Page extract Start Marker
General Secretary of All India Majlis e Ittehadul Muslimeen
- In office 2008 – 3 February 2026
- Preceded by: Sultan Salahuddin Owaisi

Member of Telangana Legislative Assembly
- In office 2018–2023
- Preceded by: Mumtaz Ahmed Khan
- Constituency: Yakutpura (Assembly constituency)

Member of Andhra Pradesh Legislative Assembly
- In office 2004–2018
- Preceded by: Asaduddin Owaisi
- Constituency: Charminar Assembly constituency

Personal details
- Born: 1953
- Died: 3 February 2026 (aged 72–73) Kanchanbagh, Hyderabad, Telangana, India
- Party: All India Majlis-e-Ittehadul Muslimeen
- Parent: Syed Murtaza Pasha Quadri
- Occupation: Politician

= Syed Ahmed Pasha Quadri =

Indian politician (1953–2026)
Page extract End Marker
Provided data Start Marker
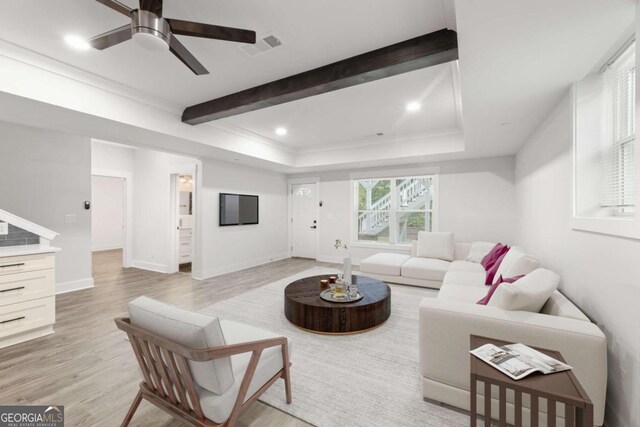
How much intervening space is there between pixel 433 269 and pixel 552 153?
86.8 inches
Provided data End Marker
Required actions.
(a) Reproduce the Syed Ahmed Pasha Quadri profile from "General Secretary of" up to and including "Yakutpura (Assembly constituency)".
(b) Using the Syed Ahmed Pasha Quadri profile, state yes or no for each statement and quote the words that decide it: (i) Mumtaz Ahmed Khan preceded him as Member of Telangana Legislative Assembly. (ii) He was in office in the Andhra Pradesh Legislative Assembly until 2023. (iii) The parent listed for him is Sultan Salahuddin Owaisi.
(c) Continue the Syed Ahmed Pasha Quadri profile from its last line.
None of the lines are needed.

Responses in order.
(a)
General Secretary of All India Majlis e Ittehadul Muslimeen
- In office 2008 – 3 February 2026
- Preceded by: Sultan Salahuddin Owaisi

Member of Telangana Legislative Assembly
- In office 2018–2023
- Preceded by: Mumtaz Ahmed Khan
- Constituency: Yakutpura (Assembly constituency)

(b)
(i) Yes: "Preceded by: Mumtaz Ahmed Khan"
(ii) No: "In office 2004–2018"
(iii) No: "Parent: Syed Murtaza Pasha Quadri"

(c)
Syed Ahmed Pasha Quadri (1953 – 3 February 2026) was an Indian politician. He was a member of the AIMIM party. Quadri was the trusted confidante and close friend of the late Sultan Salahuddin Owaisi. Quadri won from Charminar Assembly constituency in 2004 and was able to retain it in 2009, 2014 and 2018 assembly elections. He retired from the post of MLA candidate of AIMIM Yakutpura ahead of the 2023 Telangana Legislative Assembly. Quadri died from kidney disease on 3 February 2026, at the age of 72.